Conversely, increasing the amount of cover may see the insurer act much like it would when assessing a new application. The process is similar: the client needs to apply and the process may be underwritten. This will especially be the case where a large increase is requested: an obvious thing for someone who has received some bad health news is to increase their insurance cover.
The insurer may (and usually will) choose to treat the increased insurance amount in the same way that it would treat a new policy, and things like the three year period in which inadvertent non-disclosure negates a policy will often apply. Ideally, these limits only apply to the increased amount, not the whole policy.

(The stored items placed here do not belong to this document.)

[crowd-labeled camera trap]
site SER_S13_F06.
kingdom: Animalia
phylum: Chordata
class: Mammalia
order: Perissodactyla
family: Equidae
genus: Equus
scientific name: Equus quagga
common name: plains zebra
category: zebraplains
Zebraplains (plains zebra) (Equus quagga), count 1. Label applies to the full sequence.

An adviser recommending that the amount of insurance be reduced is effectively doing the same thing as an adviser recommending that an insurance policy be discontinued. Therefore, all of the risks outlined above – which basically boil down to the risk of a client not being able to make a claim post-advice that they could have made had they not followed the advice – need to be thoroughly thought through before they are acted on.
An adviser recommending an increase in the amount of insurance is effectively recommending a new policy. That adviser should be able to demonstrate that increasing the existing policy, rather than taking out a new policy altogether with a different insurer, is in the client’s best interests. This will not always be the case – but it often will be.

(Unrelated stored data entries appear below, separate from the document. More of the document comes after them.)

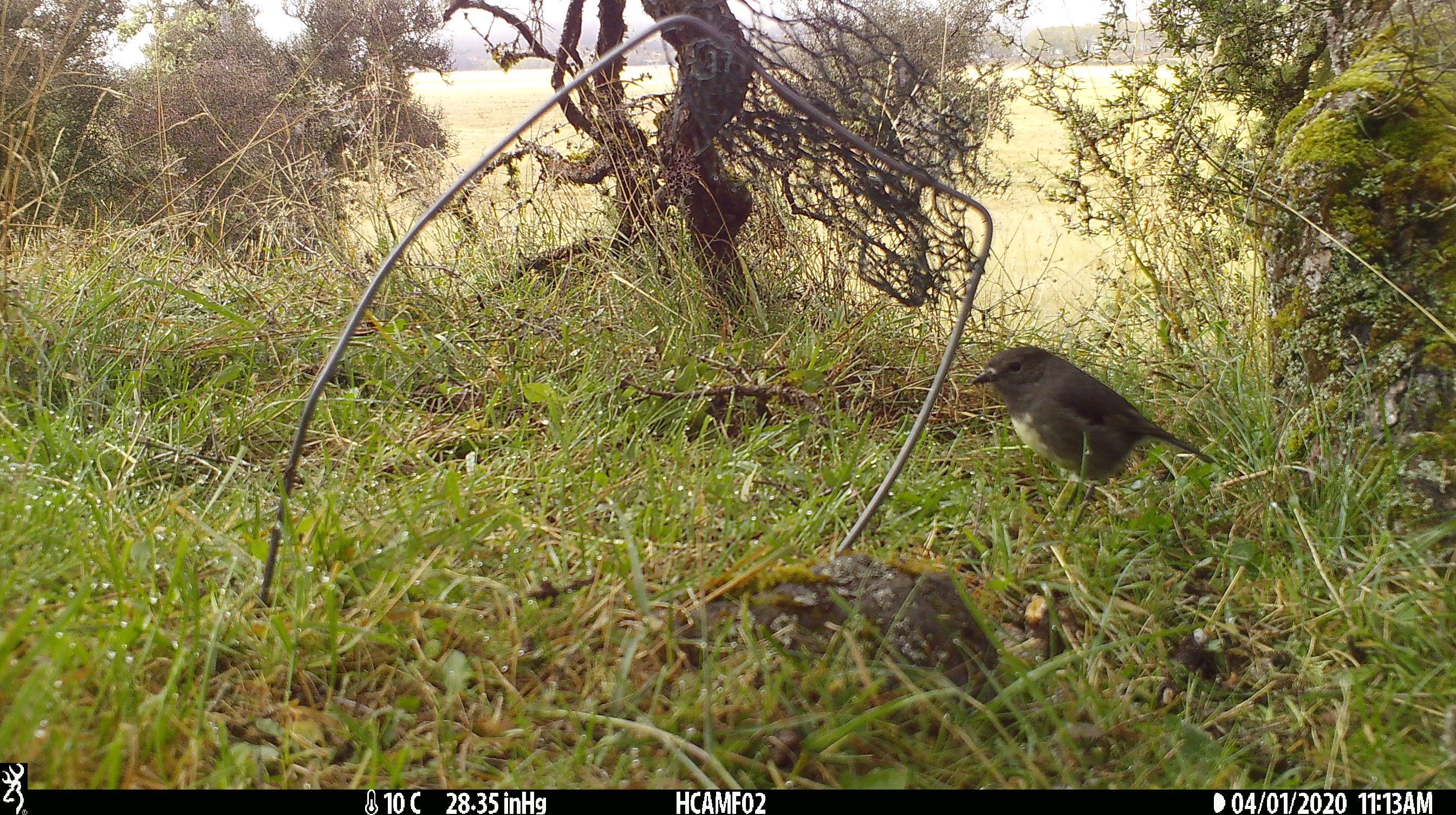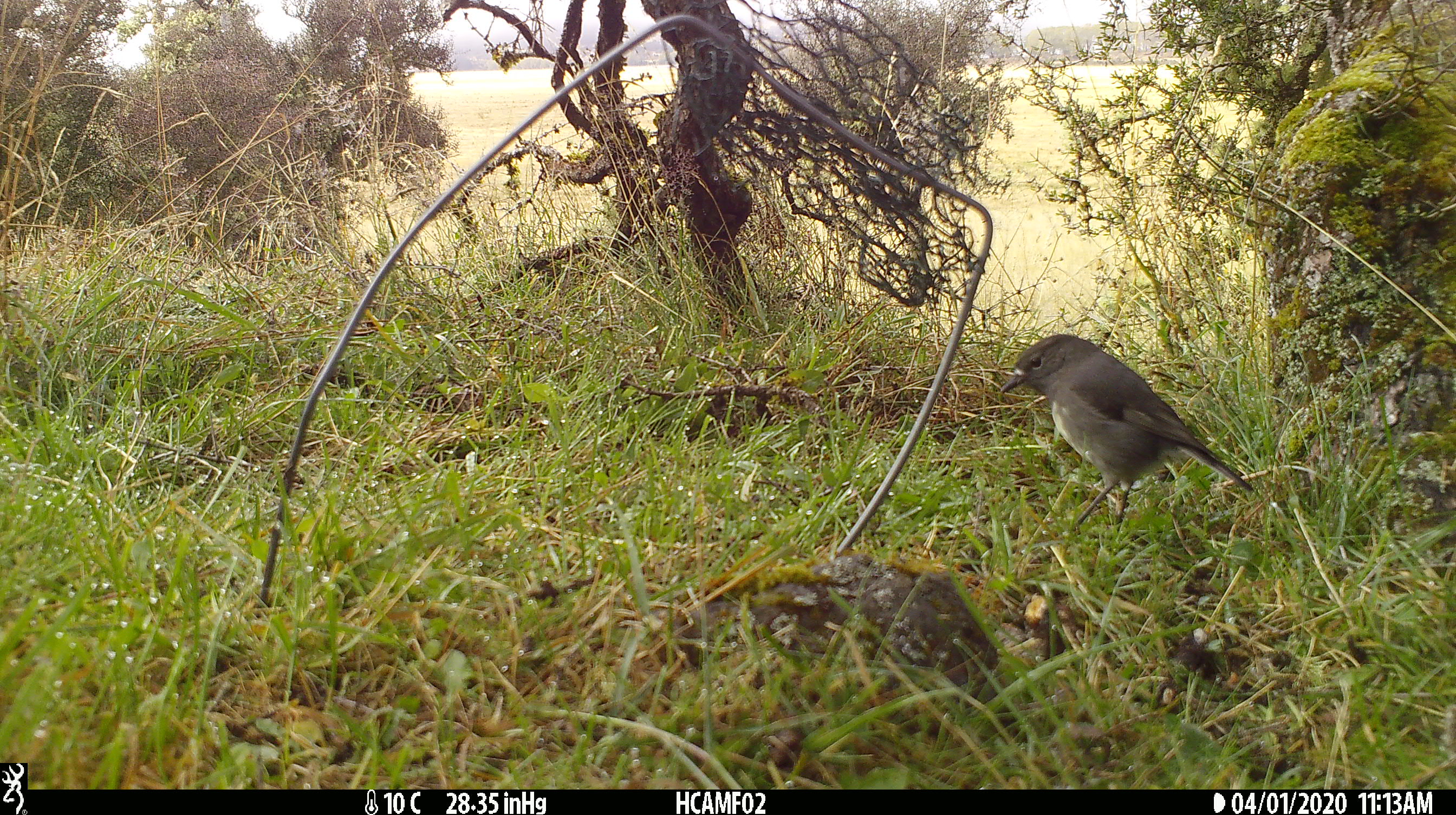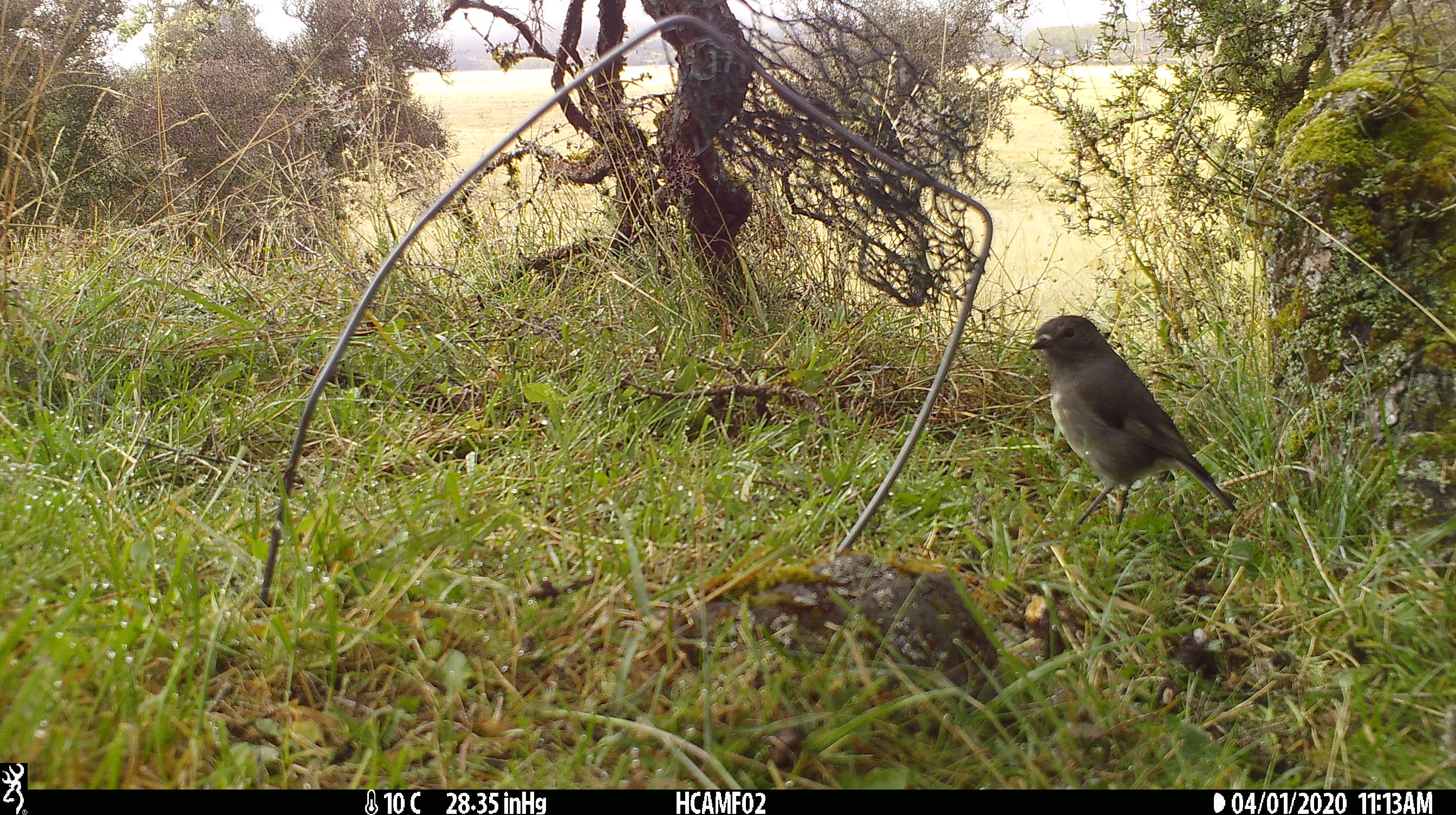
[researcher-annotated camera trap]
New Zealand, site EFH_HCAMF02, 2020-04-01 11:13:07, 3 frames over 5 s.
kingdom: Animalia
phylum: Chordata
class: Aves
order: Passeriformes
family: Petroicidae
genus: Petroica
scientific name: Petroica australis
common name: new zealand robin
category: robin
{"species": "robin (new zealand robin) (Petroica australis)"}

Summary Points: Switching Risk Insurance
The following points should always be considered when contemplating a switch of risk insurance policy:
- Start with the assumption that the existing policy is the best and should be retained;
- Itemise the features of the existing policy;
- Review these features against the features of any and all other policies being considered;
- Make sure that the existing features are at least matched – and preferably bettered – by any new policy being recommended;
- Make sure that the client understands – and document this – that they have a duty of full disclosure and, in particular, that they will not be covered for inadvertent non-disclosure during the first three years of the new policy;
- Make sure the client otherwise understands the risks of switching insurance policies; and
- Make sure all of these things are clearly communicated to your client via an SOA, as well as recorded elsewhere in your client file.